━━━━━ WORKING DATA
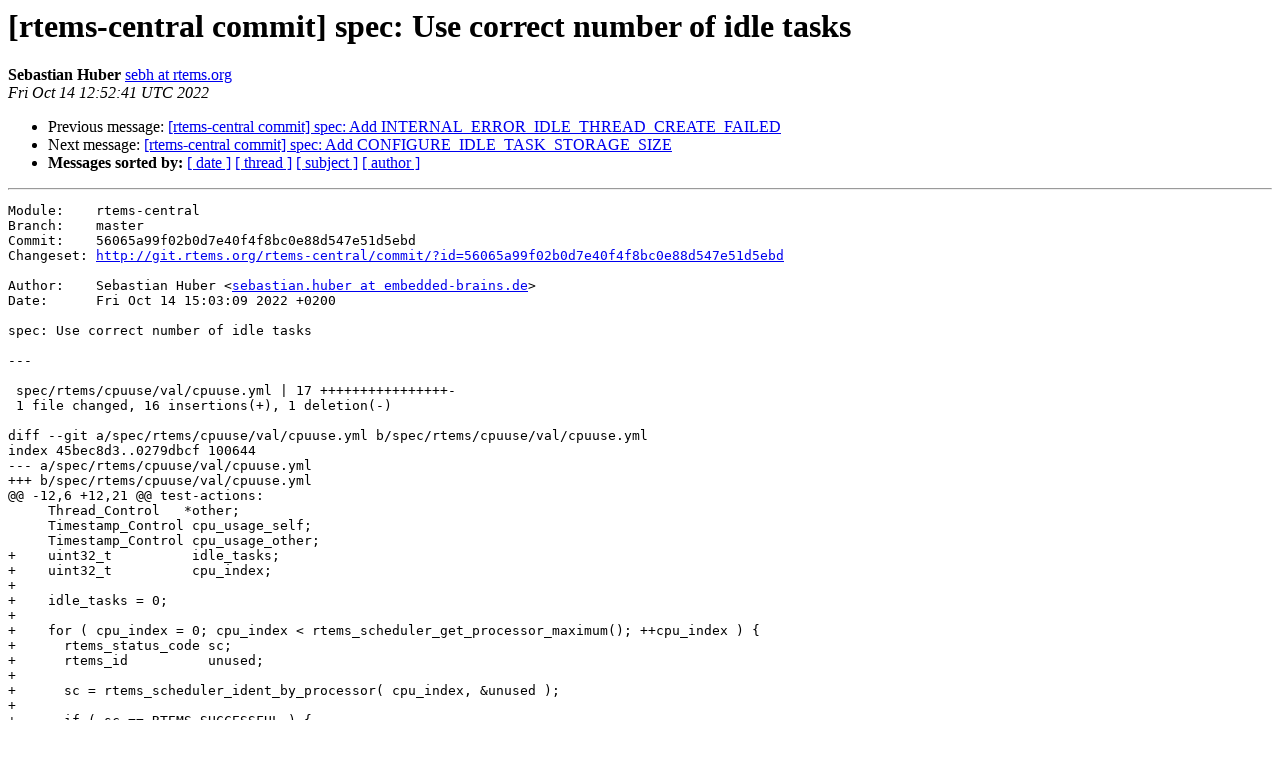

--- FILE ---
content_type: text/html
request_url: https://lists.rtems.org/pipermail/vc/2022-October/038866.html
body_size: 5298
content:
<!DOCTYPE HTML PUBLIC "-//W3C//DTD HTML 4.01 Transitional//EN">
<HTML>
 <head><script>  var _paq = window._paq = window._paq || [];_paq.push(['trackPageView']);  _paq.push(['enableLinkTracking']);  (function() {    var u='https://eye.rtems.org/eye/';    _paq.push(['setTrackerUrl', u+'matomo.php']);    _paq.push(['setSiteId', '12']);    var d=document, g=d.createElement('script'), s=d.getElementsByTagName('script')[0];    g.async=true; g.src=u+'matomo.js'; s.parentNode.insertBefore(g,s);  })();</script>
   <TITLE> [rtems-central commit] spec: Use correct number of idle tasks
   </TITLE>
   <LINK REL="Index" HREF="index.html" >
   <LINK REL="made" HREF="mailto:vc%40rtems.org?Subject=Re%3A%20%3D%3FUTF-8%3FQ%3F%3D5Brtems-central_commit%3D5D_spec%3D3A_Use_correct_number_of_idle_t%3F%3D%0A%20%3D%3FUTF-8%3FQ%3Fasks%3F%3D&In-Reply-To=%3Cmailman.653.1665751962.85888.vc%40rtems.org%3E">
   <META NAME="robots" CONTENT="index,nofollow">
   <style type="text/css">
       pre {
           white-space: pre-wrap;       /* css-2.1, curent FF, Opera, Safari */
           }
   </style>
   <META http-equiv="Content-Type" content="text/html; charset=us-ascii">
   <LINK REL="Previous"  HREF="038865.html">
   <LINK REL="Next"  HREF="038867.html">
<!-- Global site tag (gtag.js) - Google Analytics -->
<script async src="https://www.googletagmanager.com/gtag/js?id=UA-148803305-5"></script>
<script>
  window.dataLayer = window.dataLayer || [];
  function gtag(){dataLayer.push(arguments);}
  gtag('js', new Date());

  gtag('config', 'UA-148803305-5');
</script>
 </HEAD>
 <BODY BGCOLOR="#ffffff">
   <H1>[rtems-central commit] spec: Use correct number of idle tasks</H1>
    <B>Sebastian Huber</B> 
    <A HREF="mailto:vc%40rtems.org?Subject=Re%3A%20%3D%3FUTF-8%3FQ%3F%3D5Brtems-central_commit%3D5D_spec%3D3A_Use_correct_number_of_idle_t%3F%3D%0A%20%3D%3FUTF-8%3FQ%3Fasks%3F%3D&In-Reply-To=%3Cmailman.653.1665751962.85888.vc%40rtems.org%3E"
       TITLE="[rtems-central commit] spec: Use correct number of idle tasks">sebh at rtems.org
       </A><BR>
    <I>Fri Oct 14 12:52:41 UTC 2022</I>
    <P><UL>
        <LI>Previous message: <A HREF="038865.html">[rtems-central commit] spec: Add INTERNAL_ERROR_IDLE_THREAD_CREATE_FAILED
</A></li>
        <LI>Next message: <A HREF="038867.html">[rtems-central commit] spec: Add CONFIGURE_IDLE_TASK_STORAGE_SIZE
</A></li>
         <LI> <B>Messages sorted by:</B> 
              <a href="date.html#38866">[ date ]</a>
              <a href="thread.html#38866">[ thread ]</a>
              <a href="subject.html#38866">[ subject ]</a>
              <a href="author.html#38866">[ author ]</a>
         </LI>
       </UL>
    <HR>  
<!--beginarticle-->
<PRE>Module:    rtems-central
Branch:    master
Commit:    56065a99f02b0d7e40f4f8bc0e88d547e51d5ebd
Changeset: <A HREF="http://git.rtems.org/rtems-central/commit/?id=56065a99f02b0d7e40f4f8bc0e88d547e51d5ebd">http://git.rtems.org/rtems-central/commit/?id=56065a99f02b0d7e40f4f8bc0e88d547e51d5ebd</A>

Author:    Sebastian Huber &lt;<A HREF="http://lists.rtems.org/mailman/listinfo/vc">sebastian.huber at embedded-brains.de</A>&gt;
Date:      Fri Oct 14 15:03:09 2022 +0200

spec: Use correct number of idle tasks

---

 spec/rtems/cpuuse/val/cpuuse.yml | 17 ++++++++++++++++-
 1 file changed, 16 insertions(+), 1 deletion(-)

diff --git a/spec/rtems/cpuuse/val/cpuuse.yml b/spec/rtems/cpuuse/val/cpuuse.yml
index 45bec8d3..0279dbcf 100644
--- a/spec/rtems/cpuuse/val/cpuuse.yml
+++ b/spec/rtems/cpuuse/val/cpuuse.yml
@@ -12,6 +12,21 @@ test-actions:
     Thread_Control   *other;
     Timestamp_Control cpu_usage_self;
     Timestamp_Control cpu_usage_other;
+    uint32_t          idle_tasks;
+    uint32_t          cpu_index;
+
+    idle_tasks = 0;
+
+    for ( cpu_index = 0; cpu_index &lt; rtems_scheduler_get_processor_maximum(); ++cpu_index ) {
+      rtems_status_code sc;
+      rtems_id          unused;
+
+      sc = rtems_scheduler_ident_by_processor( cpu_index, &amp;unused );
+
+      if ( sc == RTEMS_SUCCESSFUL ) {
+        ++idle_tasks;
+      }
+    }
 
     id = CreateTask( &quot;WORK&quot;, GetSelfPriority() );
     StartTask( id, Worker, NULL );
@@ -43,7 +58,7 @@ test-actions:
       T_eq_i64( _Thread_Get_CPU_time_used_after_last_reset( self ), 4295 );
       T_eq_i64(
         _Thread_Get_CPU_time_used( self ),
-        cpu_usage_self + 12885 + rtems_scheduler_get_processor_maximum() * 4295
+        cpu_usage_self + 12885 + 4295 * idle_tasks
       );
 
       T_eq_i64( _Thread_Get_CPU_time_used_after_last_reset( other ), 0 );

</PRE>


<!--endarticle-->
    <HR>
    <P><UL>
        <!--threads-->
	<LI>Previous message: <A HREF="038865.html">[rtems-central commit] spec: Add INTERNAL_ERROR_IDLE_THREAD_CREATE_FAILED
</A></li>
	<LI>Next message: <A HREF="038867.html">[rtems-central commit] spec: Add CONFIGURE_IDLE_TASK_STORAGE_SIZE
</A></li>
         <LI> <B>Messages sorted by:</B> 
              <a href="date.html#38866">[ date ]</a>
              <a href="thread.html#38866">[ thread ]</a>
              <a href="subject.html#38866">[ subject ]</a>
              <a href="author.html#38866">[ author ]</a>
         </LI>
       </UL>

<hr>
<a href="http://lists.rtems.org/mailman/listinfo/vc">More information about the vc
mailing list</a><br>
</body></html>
━━━━━━━━━━
━━━━━ WORKING DATA
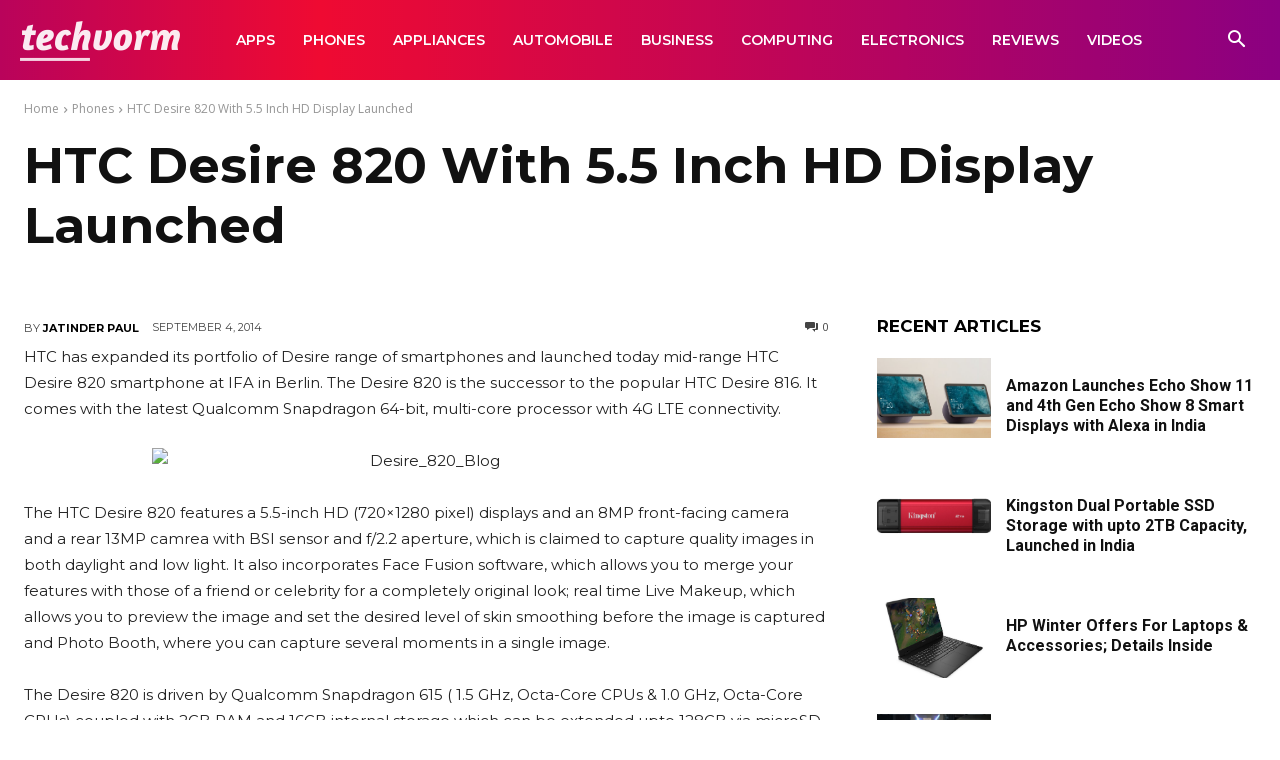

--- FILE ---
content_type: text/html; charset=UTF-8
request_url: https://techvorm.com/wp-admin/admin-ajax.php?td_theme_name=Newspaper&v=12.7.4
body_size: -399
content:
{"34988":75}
━━━━━━━━━━
WORK TO BE COMPLETED: From the data above, copy out every line with the string "Sebastian" in it.

SOLUTION FOR THIS PROBLEM:
    <B>Sebastian Huber</B> 
Author:    Sebastian Huber &lt;<A HREF="http://lists.rtems.org/mailman/listinfo/vc">sebastian.huber at embedded-brains.de</A>&gt;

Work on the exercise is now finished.